— PAGE EXTRACT —
Somaliland rejects local UNSOM presence; Kenya reading

Khat Shop Hargiesa

Khat Shop Hargiesa

The Somaliland Sun reports that the Government of Somaliland has informed the visiting head of the new United Nations Mission to Somalia (UNSOM) that Somaliland will not host a UNSOM office. Somaliland wishes to continue hosting and receiving aid through various individual UN agencies and organizations but considers the overall UNSOM mission in support of the Federal Government of Somalia incompatible with Somaliland’s independent status.

In the meantime, the questions of governance for Kismayo and the “Jubaland” region remain an immediate challenge as does the unsettled Somaliland-Puntland border. Somaliland has indicated a desire to strengthen relations with Kenya, which shares a common interest in some degree of regional autonomy for Jubaland on the Kenyan border.

Of note on Kenya:

Wachira Maina–“ICC: Kenya’s is a lose-lose strategy even if African Union has its way” in The East African.

Dr. Stephanie Burchard, “How Fraud Might (Indirectly) Promote Democracy in Africa” in the Institute for Defense Analyses’ Africa Watchdiscussing the judicial review of Ghana’s presidential election in contrast to the procedure in Kenya.

David Anderson on the Mau Mau case, “Atoning for the Sins of Empire” in the New York Times.

Wycliffe Muga on “A Brief History of Election Rigging” in The Star.

Jaindi Kisero on “There is more to the Kenya Pipeline Company saga than nepotism; is it someone’s turn to eat?” in the Daily Nation.

Paul Wafula on “Hidden pain in financing Jubilee’s bag of goodies” in The Standard.

George Kegoro, “There’s need for an independent team to probe conduct of election” in the Daily Nation.

Is Uhuru on his way to being the next East African authoritarian American darling?

Before noting the choice of speakers for the Uhuruto inauguration, the idea that governance in Kenya might be in the process of falling in line with its East African neighbors has been much on my mind since the IEBC’s decision on the election on March 9.

Museveni as the featured speaker–and what he had to say–certainly fits this theme.  Museveni can readily castigate the ICC and “the West” for meddlesome advocacy of international standards, knowing that he has a mutual “security” relationship at a deeper level with the United States.  He gets criticized by the U.S. for changing the constitution to stay in power, and for taking and keeping control of the Ugandan electoral commission–but without discernible “consequences”.

Uhuru himself in his speech said nothing about corruption–a major theme in the KANU to NARC transition and the original Kibaki inauguration, and well understood to be the Achilles Heel for Kenya’s economy.  And as I have noted before, the Jubilee platform’s only “plank” relating to governance is a proposal for active state intervention in the civil society arena.

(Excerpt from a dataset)
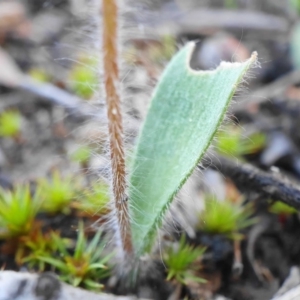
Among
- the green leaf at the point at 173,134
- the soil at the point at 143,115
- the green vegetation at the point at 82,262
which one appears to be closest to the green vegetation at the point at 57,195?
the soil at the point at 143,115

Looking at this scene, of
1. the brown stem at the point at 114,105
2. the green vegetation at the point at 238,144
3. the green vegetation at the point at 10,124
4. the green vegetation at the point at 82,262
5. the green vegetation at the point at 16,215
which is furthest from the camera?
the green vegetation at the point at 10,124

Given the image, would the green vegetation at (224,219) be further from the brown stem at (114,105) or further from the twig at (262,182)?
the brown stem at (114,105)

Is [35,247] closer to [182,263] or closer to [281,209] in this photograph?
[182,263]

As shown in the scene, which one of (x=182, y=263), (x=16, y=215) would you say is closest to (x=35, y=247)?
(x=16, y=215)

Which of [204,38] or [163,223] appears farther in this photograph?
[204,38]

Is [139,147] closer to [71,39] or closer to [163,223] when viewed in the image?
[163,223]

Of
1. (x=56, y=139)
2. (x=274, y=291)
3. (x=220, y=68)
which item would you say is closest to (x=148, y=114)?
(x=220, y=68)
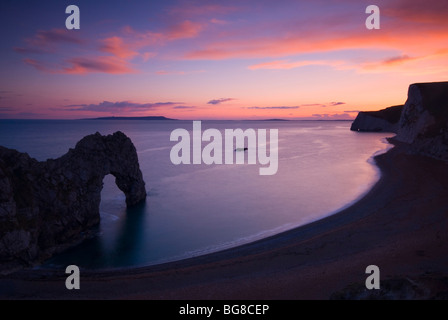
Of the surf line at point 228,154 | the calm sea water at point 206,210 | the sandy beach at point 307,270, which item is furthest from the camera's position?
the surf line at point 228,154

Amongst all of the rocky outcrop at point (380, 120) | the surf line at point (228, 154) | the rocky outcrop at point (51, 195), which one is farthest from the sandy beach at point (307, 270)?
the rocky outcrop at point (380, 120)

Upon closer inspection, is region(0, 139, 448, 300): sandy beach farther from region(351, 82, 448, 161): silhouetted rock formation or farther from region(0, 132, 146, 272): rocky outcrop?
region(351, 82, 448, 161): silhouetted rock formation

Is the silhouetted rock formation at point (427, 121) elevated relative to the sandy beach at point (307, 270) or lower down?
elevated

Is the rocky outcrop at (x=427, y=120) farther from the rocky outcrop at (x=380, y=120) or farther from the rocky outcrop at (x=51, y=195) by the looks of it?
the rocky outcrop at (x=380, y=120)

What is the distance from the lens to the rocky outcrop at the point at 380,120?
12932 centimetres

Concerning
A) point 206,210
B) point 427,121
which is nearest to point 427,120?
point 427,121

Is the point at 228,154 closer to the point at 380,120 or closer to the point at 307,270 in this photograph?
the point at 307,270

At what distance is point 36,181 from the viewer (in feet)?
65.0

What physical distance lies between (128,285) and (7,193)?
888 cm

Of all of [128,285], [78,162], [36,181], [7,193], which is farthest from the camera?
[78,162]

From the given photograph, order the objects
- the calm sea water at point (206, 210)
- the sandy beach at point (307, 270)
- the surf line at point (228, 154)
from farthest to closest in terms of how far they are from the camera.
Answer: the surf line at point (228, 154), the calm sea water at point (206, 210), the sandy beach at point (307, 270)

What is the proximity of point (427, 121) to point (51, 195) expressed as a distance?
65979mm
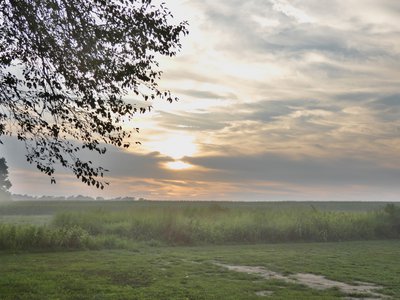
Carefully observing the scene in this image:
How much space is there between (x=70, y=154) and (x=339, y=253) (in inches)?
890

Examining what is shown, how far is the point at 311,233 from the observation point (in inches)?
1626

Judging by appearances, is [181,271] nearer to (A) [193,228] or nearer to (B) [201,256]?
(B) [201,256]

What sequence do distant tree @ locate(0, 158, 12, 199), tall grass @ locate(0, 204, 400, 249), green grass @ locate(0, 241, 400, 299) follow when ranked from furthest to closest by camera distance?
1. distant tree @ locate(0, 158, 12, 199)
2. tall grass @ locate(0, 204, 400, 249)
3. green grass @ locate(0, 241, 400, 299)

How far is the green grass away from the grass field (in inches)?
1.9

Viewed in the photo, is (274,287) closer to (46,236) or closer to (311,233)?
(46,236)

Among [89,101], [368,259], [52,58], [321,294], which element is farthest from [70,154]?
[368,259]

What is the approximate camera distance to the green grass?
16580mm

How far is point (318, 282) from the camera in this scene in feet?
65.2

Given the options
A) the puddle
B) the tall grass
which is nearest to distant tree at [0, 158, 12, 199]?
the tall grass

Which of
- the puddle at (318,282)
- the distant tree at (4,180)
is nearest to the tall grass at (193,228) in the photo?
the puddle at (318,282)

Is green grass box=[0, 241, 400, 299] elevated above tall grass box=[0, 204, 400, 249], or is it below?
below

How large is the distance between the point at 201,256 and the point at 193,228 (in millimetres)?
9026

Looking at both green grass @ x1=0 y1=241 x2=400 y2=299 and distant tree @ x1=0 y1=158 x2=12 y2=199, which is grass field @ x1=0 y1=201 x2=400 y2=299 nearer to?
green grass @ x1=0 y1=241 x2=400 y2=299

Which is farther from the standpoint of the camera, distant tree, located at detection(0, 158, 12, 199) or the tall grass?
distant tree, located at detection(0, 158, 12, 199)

— LIST OF TASKS —
1/ Answer these questions from the post on Somaliland and Kenya, one answer per line:
(a) What did the Government of Somaliland tell the head of UNSOM that Somaliland would not host?
(b) Who was the featured speaker at the Uhuruto inauguration?
(c) In which publication did David Anderson's piece on the Mau Mau case appear?
2/ In the post on Somaliland and Kenya, turn the paragraph beginning "Museveni as the featured speaker" into a short bulleted list that keeps its main facts.
3/ Write the next paragraph of the post on Somaliland and Kenya, picking up after its final sentence.
The lines are material unrelated to the post on Somaliland and Kenya.

— FINAL RESULTS —
1/
(a) A UNSOM office.
(b) Museveni.
(c) The New York Times.

2/
- Museveni was the featured speaker, and his remarks fit the theme of Kenya aligning with its East African neighbors.
- He can readily castigate the ICC and "the West" for meddlesome advocacy of international standards, because he has a deeper mutual "security" relationship with the United States.
- The U.S. criticizes him for changing the constitution to stay in power and for taking and keeping control of the Ugandan electoral commission, but without discernible "consequences."

3/
Museveni and his NRM have been associated with the KANU of Moi and of Uhuru and Ruto over the years and at some level Kenya post-Moi has been an outlier in the East African Community of Uganda, Rwanda, Burundi and Tanzania.  As well as Museveni, one naturally thinks of Rwanda’s Paul Kagame and the recently departed Meles Zenawi in Ethiopia as authoritarian heads of state who could count on strong support in Washington at a variety of levels–both in terms of underlying security relationships and friendships with American politicians who could be counted on for advocacy in the face of international controversy.

Uhuru himself, quite the contrary to his short-lived campaign rhetoric this year as an ICC indictee, has been a favorite Kenyan politician of many in the American establishment.  He talks the talk well.  He was educated in the U.S. and has been a frequent visitor.  A “family friend” of former Assistant Secretary of State Frazer by reputation.  Rich even by American standards, and a business owner whose inherited fortune was generationally cleansed from openly kleptocratic political origins.  Before the confirmation of the ICC charges but after the 2008 post-election violence when the issues with the alleged funding of the Mungiki attacks in Naivasha and Nakuru were well known, he was a primary lobbyist for the Kenyan government in the U.S. seeking things like a Millennium Challenge Corporation Compact.  Before the 2007 election, he entertained official American visitors including Senator Obama as the “Official Leader of the Opposition”.  He was singled out for positive recognition in a report by CIPE, the Center for International Private Enterprise (the National Endowment for Democracy’s core institute under the United States Chamber of Commerce) and was spoken of in government as a Kenyan who “says the right things”.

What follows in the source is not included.